Social media data scraping

After working with YouGov for the past 2 years, I decided to move to a tech company because I found it thrilling working on tracking reports with them. My experience with Gojek somewhat made me wonder what the client would do next with the data. I believed that in order to get the answers, I needed to move to the client side and understand the overall pattern of the research use case. I joined Bukalapak, an e-commerce company that was a YouGov client at the time. I sit in a position called Marketing Data Insight, where I collaborate closely with data scientists and brand analysts. My very first independent yet mesmerizing project was social media data scraping.

Background

E-commerce is a very fast market, and campaigns can run very quickly in a daily timeframe. Bukalapak is not the market leader at the time, and the team would like to better understand what campaigns the competitors are putting effort into so that we do not fall into the stream and instead establish our own unique position.

How to

I coincidentally found a library called Instaloader, and I started to read the documentation. There were several walkthroughs that could be followed easily, and here is my script after compiling some of the expert suggestions in the discussion.
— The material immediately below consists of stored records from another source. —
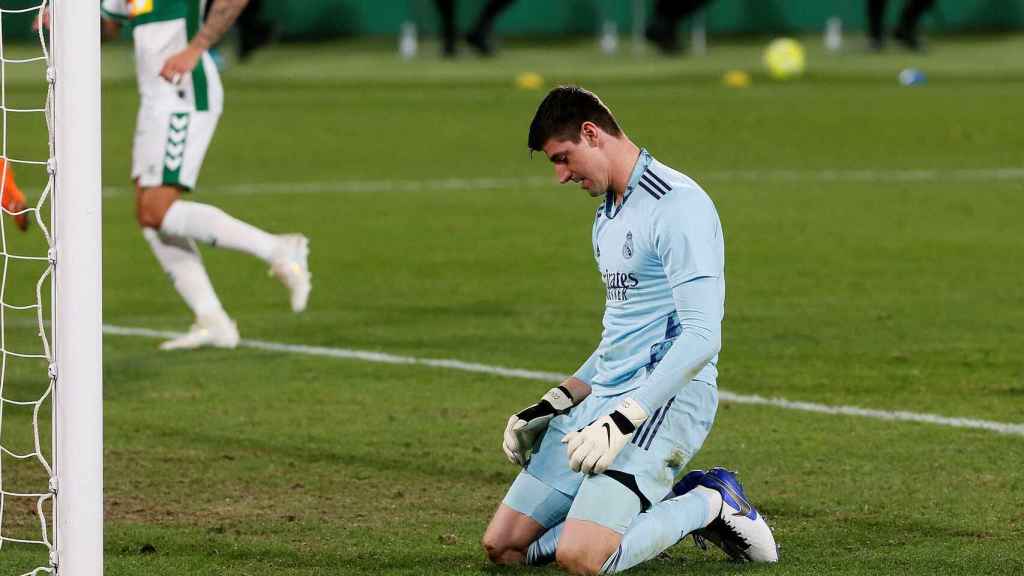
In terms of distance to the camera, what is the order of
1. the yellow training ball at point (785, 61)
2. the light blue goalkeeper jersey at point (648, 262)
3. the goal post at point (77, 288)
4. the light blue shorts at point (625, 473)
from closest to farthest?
the goal post at point (77, 288) → the light blue goalkeeper jersey at point (648, 262) → the light blue shorts at point (625, 473) → the yellow training ball at point (785, 61)

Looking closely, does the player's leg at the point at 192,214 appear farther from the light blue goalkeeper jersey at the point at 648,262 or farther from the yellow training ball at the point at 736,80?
the yellow training ball at the point at 736,80

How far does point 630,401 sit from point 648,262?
48 cm

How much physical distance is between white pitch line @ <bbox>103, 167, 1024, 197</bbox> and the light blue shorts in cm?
1057

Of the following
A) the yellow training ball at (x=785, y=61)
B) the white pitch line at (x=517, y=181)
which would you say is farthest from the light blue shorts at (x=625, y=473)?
the yellow training ball at (x=785, y=61)

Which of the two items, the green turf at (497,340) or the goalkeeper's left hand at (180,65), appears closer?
the green turf at (497,340)

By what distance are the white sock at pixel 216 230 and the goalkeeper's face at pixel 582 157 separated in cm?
411

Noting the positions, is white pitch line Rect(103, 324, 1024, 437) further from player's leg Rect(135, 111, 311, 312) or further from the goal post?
the goal post

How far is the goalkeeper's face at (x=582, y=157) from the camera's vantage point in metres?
5.04

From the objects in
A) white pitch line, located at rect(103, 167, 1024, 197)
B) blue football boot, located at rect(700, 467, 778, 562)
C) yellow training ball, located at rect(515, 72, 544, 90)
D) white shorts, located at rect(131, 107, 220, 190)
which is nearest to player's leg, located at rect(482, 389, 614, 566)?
blue football boot, located at rect(700, 467, 778, 562)

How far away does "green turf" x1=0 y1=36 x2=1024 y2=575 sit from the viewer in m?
5.75

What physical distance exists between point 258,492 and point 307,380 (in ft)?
6.81

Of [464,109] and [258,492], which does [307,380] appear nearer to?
[258,492]

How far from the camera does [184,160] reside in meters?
9.14

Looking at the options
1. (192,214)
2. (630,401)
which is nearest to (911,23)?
(192,214)
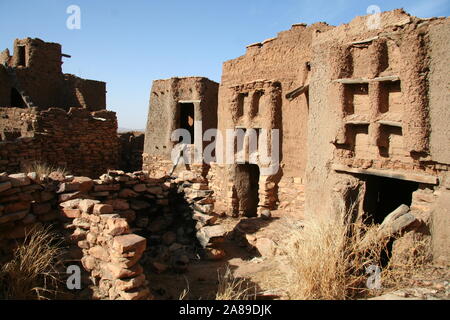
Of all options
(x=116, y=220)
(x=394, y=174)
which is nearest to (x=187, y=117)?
(x=394, y=174)

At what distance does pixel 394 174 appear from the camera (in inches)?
193

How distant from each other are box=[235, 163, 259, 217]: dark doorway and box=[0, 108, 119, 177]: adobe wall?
5589 mm

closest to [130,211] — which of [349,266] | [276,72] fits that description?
[349,266]

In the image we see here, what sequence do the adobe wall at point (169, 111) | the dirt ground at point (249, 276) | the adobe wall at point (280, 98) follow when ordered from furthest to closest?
the adobe wall at point (169, 111), the adobe wall at point (280, 98), the dirt ground at point (249, 276)

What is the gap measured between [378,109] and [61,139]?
10213 millimetres

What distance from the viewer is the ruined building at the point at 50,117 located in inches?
426

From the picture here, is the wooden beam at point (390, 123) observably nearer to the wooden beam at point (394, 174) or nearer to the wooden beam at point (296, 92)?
the wooden beam at point (394, 174)

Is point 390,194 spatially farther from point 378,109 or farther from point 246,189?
point 246,189

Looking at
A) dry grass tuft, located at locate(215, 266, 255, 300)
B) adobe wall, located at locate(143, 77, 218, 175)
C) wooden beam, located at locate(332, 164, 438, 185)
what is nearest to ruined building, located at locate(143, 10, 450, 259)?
wooden beam, located at locate(332, 164, 438, 185)

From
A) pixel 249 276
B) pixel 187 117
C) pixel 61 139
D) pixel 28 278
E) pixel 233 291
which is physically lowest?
pixel 249 276

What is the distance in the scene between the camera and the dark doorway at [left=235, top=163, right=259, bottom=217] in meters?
10.2

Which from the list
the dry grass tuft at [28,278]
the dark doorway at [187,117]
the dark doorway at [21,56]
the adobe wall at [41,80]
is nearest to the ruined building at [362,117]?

from argparse import ArgumentParser
from glob import glob
from os.path import expanduser
from platform import system
from sqlite3 import OperationalError, connect

try:
    from instaloader import ConnectionException, Instaloader
except ModuleNotFoundError:
    raise SystemExit("Instaloader not found.\n  pip install [--user] instaloader")
    
def get_cookiefile():
    default_cookiefile = {
        "Windows": "~/AppData/Roaming/Mozilla/Firefox/Profiles/*/cookies.sqlite",
        "Darwin": "~/Library/Application Support/Firefox/Profiles/*/cookies.sqlite",
    }.get(system(), "~/.mozilla/firefox/*/cookies.sqlite")
    cookiefiles = glob(expanduser(default_cookiefile))
    if not cookiefiles:
        raise SystemExit("No Firefox cookies.sqlite file found. Use -c COOKIEFILE.")
    return cookiefiles[0]

def import_session(cookiefile, sessionfile):
    print("Using cookies from {}.".format(cookiefile))
    conn = connect(f"file:{cookiefile}?immutable=1", uri=True)
    try:
        cookie_data = conn.execute(
            "SELECT name, value FROM moz_cookies WHERE baseDomain='instagram.com'"
        )
    except OperationalError:
        cookie_data = conn.execute(
            "SELECT name, value FROM moz_cookies WHERE host LIKE '%instagram.com'"
        )
    instaloader = Instaloader(max_connection_attempts=1)
    instaloader.context._session.cookies.update(cookie_data)
    username = instaloader.test_login()
    if not username:
        raise SystemExit("Not logged in. Are you logged in successfully in Firefox?")
    print("Imported session cookie for {}.".format(username))
    instaloader.context.username = username
    instaloader.save_session_to_file(sessionfile)

if __name__ == "__main__":
    p = ArgumentParser()
    p.add_argument("-c", "--cookiefile")
    p.add_argument("-f", "--sessionfile")
    args = p.parse_args()
    try:
        import_session(args.cookiefile or get_cookiefile(), args.sessionfile)
    except (ConnectionException, OperationalError) as e:
        raise SystemExit("Cookie import failed: {}".format(e))

from datetime import datetime
from itertools import dropwhile, takewhile
import instaloader

L = instaloader.Instaloader(post_metadata_txt_pattern="{likes} likes, {comments} comments, {caption} caption.", download_videos=False)

posts = instaloader.Profile.from_username(L.context, "bukalapak").get_posts()

SINCE = datetime(2023, 1, 8) #+1 date of intended date
UNTIL = datetime(2022, 12, 25)

for post in posts:
    if UNTIL < post.date < SINCE:
        L.download_post(post, "bukalapak")

Once it was downloaded, I run second script to arrange it into a spreadsheet.

import os
import pandas as pd
file_names=list(filter(lambda file: file.endswith(".txt"),os.listdir("C:/Users/")))

def read_file(file):
    with open(os.path.join("C:/Users/", file), encoding='utf-8') as f:
        return f.read()

data=[]

for file in file_names:
    caption=read_file(file)
    data.append({'file': file, 'caption': caption})
    
d_data = pd.DataFrame(data)

d_data.to_excel('bukalapak.xlsx', index=False)

Final Leg

It was time to put the researcher to work on content analysis: categorizing the post (by either picture, caption, or both) to make the data quantifiable. I categorized it based on the definition in our database categories, along with

  • Engagement: product display
  • Engagement: education
  • Engagement: game

Later on, I extracted it to Google Studio and created an editable dashboard to count the number of interactions by time, brand campaign, category promoted, post per timeframe, and engagement rate. There should be a more advanced method that can be used by involving the Artificial Intelligence Research Team to replace manual content analysis. However, due to the fact that the post range is very dynamic due to the high relatedness between engagement and single products, it is not being pursued at the moment.